> **Kaynak metin**
2024: En iyi 10 suç dizisi

Yazı: Burcu Teker, Elif Yılmaz, Utkan Çınar

Tüyler ürperten keşifler, derin etik sorular, adalet arayışındaki dedektifler, sırra kadem basan katiller, kedi fare oyunları ve yavaş yavaş pişen gerilim… Suç dizileri seçkimizde yalnızca ekran macerasına 2024’te başlamış yapımlara yer verildiğini belirtelim; sıralama ise alfabetik.


Black Doves (Netflix)

Buz gibi bir Londra, Londra’dan daha soğuk bir lider önderliğindeki karanlık teşkilat, yüzüne koruyucu kremden çok kan değen intikam peşinde bir casus… Politikacı partneri vasıtasıyla edindiği devlet sırlarını çalıştığı örgüte sızdıran Helen Webb, mesleği gereğince sahip olduğu çoklu yaşamına bir de gizli sevgili sayfası açmaktan çekinmediği gibi dengede kalma işini de epey iyi götürüyor. Ta ki âşığı Jason, esrarengiz bir suikasta kurban gidene dek! İşvereni Reed ise çözümü, intikam ateşiyle gözü kararan Helen’in arkasını kollamak, onu düştüğü çukurdan çıkarmak için öngörülmez eski dost, suikastçı Sam’i çağırmakta buluyor. Casus anlatılarına gönül vermişleri pişman ettirmeyecek Black Doves’un altı bölümlük ilk sezonu, izleyicinin dikkatini anbean tetikte tutarken su gibi akıp gidebilen cinsten.

> **Çalışma soruları**
1: Suç dizileri yazısına göre Black Doves'un ilk sezonu kaç bölümden oluşuyor?
2: Lütfen suç dizileri yazısında "2024: En iyi" sözcüklerinden "sıralama ise alfabetik." sözcüklerine kadar uzanan kısmı hiçbir değişiklik yapmadan geri verin.

> **Kayıtlı veriler**
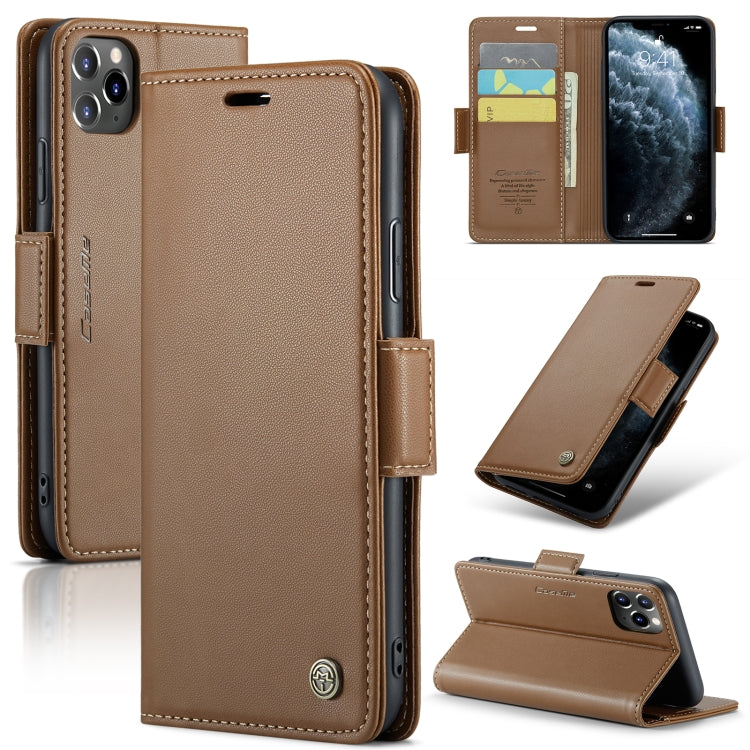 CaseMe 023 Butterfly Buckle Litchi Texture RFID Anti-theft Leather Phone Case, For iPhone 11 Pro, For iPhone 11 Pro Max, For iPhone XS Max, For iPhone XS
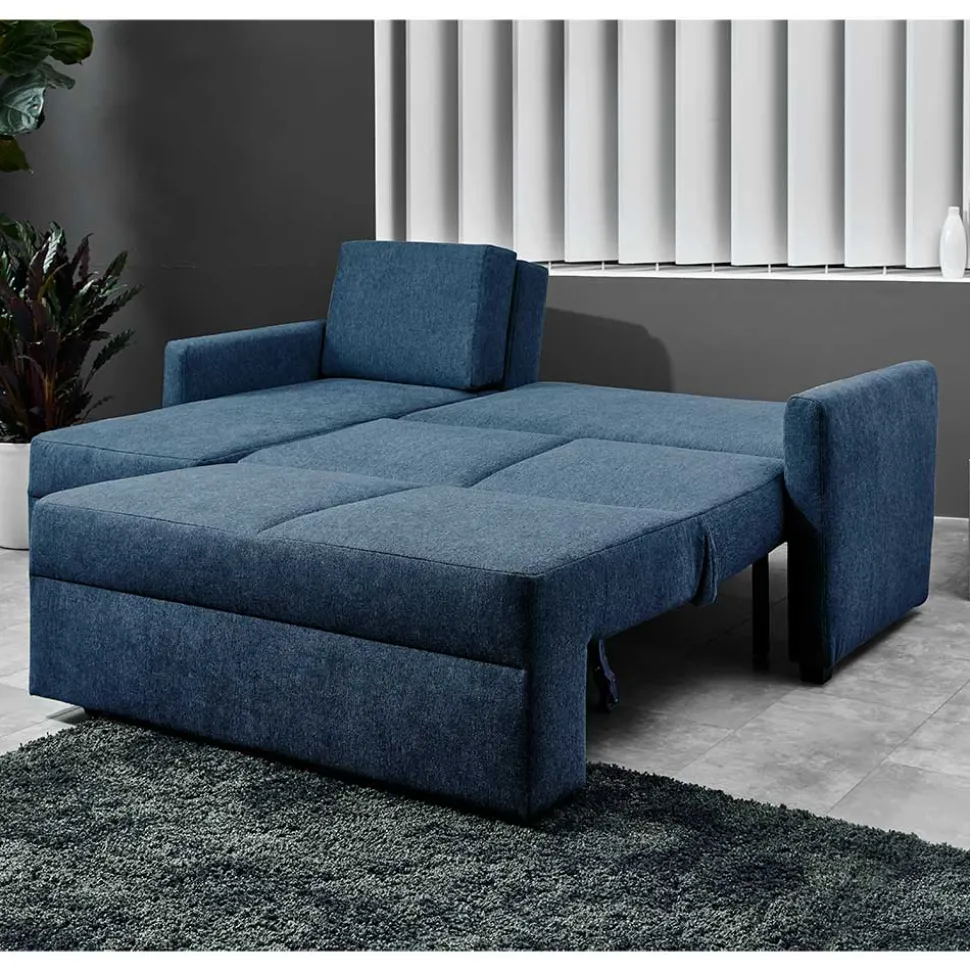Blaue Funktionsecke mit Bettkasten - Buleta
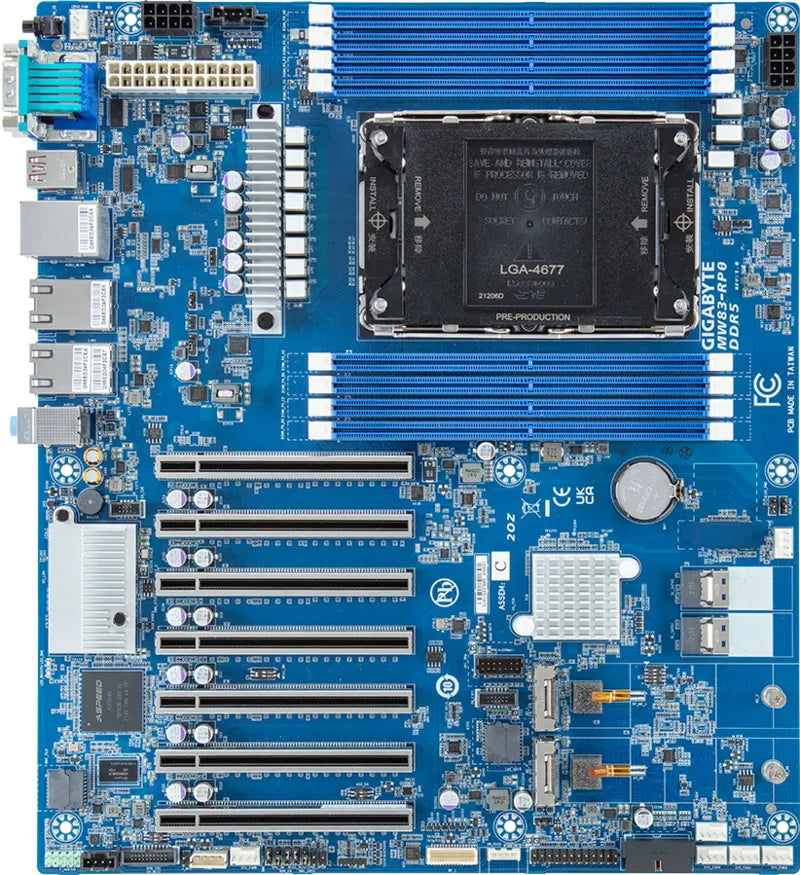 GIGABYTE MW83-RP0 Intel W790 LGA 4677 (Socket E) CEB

> **Numaralı cevaplar**
1: Altı bölümden oluşuyor.

2:
2024: En iyi 10 suç dizisi

Yazı: Burcu Teker, Elif Yılmaz, Utkan Çınar

Tüyler ürperten keşifler, derin etik sorular, adalet arayışındaki dedektifler, sırra kadem basan katiller, kedi fare oyunları ve yavaş yavaş pişen gerilim… Suç dizileri seçkimizde yalnızca ekran macerasına 2024’te başlamış yapımlara yer verildiğini belirtelim; sıralama ise alfabetik.